Founded in 1935, the Society of the Bacchu-ber Admirers manages the organisation of the event. The current President is Frédéric Arnaud.

== Publications ==
- Abel Hugo, La France pittoresque, ou Description pittoresque, topographique et statistique des départements et colonies de la France... avec des notes sur les langues, idiomes et patois... et des renseignements statistiques... accompagnée de la statistique générale de la France..., Paris, Delloye, 1835 (chapter Hautes-Alpes, page 354).

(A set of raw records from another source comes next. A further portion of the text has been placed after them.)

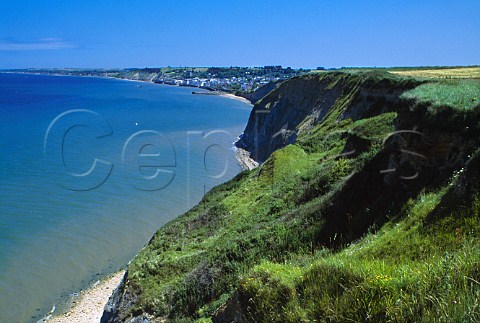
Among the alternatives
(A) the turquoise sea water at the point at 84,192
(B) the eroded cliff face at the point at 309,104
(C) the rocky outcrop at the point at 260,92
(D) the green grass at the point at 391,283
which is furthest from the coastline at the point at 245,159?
(C) the rocky outcrop at the point at 260,92

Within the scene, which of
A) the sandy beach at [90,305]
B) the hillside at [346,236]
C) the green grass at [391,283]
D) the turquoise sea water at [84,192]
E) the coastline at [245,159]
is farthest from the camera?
the coastline at [245,159]

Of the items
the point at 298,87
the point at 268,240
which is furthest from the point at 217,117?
the point at 268,240

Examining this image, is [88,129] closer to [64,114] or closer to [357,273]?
[64,114]

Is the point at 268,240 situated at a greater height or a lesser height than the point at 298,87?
lesser

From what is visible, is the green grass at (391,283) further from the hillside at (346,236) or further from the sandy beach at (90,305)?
the sandy beach at (90,305)

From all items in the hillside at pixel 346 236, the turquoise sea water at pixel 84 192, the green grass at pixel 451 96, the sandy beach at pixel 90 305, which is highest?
the green grass at pixel 451 96

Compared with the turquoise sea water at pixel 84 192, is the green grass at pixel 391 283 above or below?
above

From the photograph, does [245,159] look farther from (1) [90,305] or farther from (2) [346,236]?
(2) [346,236]
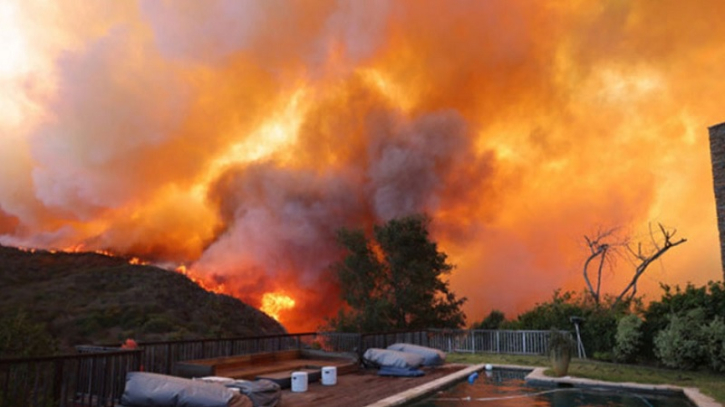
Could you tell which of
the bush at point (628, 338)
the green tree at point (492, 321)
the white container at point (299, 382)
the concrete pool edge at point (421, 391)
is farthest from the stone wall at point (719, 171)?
the white container at point (299, 382)

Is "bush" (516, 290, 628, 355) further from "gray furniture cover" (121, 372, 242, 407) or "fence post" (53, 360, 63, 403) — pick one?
"fence post" (53, 360, 63, 403)

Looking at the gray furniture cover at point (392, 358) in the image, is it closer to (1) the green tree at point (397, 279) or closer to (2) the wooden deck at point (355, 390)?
(2) the wooden deck at point (355, 390)

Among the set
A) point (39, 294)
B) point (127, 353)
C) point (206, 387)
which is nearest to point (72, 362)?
point (127, 353)

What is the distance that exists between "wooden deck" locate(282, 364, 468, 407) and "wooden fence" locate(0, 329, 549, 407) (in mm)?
2036

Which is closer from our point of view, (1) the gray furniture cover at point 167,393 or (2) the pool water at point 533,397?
(1) the gray furniture cover at point 167,393

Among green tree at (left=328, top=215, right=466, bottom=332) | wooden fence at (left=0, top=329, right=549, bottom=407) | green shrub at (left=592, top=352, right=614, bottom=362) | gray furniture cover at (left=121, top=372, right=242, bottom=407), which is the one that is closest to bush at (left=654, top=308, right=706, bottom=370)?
green shrub at (left=592, top=352, right=614, bottom=362)

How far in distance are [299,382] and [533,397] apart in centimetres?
473

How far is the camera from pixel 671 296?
52.9ft

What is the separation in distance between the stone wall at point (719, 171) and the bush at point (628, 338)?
4679 mm

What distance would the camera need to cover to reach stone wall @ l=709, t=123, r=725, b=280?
1819cm

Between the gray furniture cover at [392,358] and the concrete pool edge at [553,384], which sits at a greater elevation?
the gray furniture cover at [392,358]

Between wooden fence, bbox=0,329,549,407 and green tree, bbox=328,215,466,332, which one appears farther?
green tree, bbox=328,215,466,332

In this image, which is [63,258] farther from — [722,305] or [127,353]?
[722,305]

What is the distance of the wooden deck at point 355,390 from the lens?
344 inches
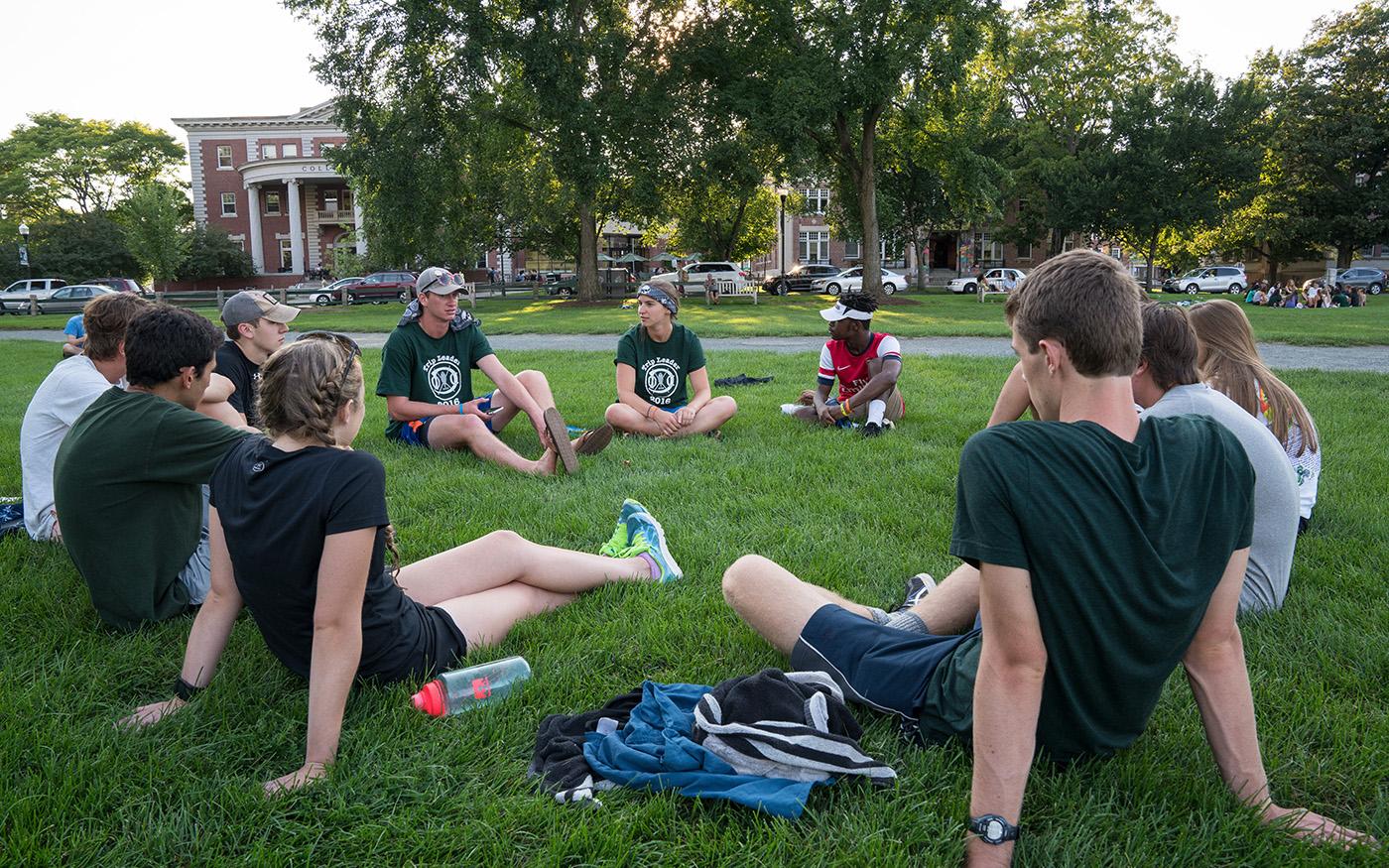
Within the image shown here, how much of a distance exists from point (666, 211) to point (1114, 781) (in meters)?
37.1

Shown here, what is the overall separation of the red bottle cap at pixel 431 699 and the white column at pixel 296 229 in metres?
67.1

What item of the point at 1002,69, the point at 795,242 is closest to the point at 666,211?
the point at 1002,69

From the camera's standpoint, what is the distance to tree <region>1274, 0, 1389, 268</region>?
45.4 m

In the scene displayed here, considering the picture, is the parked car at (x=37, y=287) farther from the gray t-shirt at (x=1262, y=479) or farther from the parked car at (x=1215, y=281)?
the parked car at (x=1215, y=281)

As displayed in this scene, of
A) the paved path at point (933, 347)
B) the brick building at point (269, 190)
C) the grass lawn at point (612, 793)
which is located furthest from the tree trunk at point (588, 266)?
the brick building at point (269, 190)

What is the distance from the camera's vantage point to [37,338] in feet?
75.3

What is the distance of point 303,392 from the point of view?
98.9 inches

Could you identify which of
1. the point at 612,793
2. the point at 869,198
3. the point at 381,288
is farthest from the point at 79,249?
the point at 612,793

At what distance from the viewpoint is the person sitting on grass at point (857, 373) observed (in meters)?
7.80

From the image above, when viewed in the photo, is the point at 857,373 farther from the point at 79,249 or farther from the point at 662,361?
the point at 79,249

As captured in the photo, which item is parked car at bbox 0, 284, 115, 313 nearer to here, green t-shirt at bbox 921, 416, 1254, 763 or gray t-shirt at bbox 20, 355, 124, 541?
gray t-shirt at bbox 20, 355, 124, 541

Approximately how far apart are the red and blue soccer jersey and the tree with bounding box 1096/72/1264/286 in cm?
4068

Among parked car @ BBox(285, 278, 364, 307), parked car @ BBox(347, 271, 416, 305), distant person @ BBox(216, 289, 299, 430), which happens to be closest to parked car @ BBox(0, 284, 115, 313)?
parked car @ BBox(285, 278, 364, 307)

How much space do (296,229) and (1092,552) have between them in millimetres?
70100
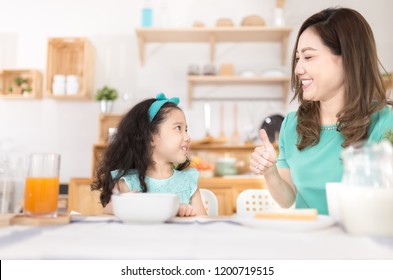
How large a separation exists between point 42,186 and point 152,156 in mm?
540

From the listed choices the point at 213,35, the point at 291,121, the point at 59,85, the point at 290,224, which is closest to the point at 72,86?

- Paul Guillemin, "Le Bacchu-ber, essai historique et archéologique", Bulletin de la section lyonnaise, n° 1, 1878, imprimerie de Pitrat aîné, Club Alpin français.

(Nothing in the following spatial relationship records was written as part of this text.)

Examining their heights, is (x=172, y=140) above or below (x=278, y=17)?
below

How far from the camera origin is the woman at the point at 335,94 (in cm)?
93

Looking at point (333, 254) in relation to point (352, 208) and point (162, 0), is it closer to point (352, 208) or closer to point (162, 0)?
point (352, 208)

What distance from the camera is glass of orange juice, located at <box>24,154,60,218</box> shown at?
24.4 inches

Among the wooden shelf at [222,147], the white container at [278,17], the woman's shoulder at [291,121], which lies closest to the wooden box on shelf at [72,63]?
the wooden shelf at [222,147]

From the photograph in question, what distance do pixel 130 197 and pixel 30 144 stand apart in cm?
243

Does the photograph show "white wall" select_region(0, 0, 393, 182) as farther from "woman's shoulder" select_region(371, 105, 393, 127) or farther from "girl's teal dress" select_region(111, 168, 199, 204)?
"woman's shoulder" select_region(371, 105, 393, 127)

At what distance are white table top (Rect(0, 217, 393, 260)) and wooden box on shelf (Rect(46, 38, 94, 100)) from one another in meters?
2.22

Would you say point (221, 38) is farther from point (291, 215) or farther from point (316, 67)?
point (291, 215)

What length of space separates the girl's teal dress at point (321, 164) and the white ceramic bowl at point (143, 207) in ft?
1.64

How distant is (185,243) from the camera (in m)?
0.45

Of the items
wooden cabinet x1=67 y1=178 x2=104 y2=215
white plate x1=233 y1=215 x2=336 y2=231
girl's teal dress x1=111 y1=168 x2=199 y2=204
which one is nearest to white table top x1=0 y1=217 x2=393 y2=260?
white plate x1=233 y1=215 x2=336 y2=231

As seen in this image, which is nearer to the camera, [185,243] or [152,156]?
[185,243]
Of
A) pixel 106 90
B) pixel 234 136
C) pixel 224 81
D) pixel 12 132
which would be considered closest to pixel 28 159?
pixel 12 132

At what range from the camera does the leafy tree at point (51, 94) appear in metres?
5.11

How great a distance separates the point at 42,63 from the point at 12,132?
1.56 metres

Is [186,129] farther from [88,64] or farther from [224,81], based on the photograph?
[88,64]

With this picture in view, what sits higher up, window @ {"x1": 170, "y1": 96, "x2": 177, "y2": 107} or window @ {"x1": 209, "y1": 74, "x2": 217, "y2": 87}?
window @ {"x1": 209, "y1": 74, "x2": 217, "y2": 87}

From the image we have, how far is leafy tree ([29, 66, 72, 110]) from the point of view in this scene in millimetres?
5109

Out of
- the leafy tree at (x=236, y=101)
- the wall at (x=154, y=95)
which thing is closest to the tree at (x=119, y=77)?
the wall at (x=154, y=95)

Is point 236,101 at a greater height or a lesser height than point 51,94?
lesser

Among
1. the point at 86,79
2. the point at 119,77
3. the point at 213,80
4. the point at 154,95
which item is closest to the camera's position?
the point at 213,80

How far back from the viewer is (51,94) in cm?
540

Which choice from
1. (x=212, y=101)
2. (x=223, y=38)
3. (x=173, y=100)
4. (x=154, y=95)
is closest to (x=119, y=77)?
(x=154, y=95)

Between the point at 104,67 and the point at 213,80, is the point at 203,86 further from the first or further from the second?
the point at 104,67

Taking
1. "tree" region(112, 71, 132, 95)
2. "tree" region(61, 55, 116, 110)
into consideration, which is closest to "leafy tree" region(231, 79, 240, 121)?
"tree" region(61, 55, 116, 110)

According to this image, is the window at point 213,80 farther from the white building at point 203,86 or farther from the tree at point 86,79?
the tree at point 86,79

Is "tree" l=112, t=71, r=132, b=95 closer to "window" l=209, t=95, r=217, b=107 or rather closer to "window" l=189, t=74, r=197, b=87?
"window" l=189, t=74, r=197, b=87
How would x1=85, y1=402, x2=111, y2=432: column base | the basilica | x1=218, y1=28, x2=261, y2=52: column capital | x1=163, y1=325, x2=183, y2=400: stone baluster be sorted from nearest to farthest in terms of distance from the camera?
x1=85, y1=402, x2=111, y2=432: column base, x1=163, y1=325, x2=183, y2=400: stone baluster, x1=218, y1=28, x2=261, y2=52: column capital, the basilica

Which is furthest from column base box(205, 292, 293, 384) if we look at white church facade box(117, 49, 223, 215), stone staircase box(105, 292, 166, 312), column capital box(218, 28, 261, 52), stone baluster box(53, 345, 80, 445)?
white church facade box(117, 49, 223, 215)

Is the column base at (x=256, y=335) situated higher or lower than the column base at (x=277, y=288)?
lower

- Julien Tiersot, Chansons populaires des Alpes françaises, Grenoble, H. Falque et F. Perrin, Librairie dauphinoise; Moutiers, François Ducloz, Librairie Savoyarde, 1903, 549 p.
- Raphaël Blanchard, Le ba'cubert : l'art populaire dans le Briançonnais, Librairie ancienne Honoré Champion, 1914, 90 p.
- Violet Alford, « The Baccubert », in Journal of the English Folk Dance and Song Society, Francis Bacon Society, p. 8-15, 1940,222 pages.
- Fernand-Henri Carlhian, Folklore briançonnais. Le Bacchu-ber conservé à Pont-de-Cervières : une danse des épées... une survivance du culte de Bacchus, 1959.
- Steve Corrsin, "Sword Dancing in Europe: A History", Tradition Series, no. 3. Enfield Lock: Hisarlik Press for the Folklore Society, 1997, 256 pages, ISBN 978-1-874312-25-3
- Claude Muller, Les Mystères du Dauphiné, Edition De Borée, 2001, p. 138-142.ISBN 2844940862, ISBN 978-2-84494-086-5
- Marc de Ribois et André Carénini (éd.), Le Bacchu-ber et les danses des épées dans les Alpes occidentales, Edisud, 2005 ISBN 978-2-85744-895-2.
- Jeremy Carter-Gordon Bacchu-ber Sword Dance

== Adaptations ==
An instrumental adaptation under this very title "Bacchu-ber" is available on the 1977 (fourth) studio album Malicorne 4 by French folk group Malicorne.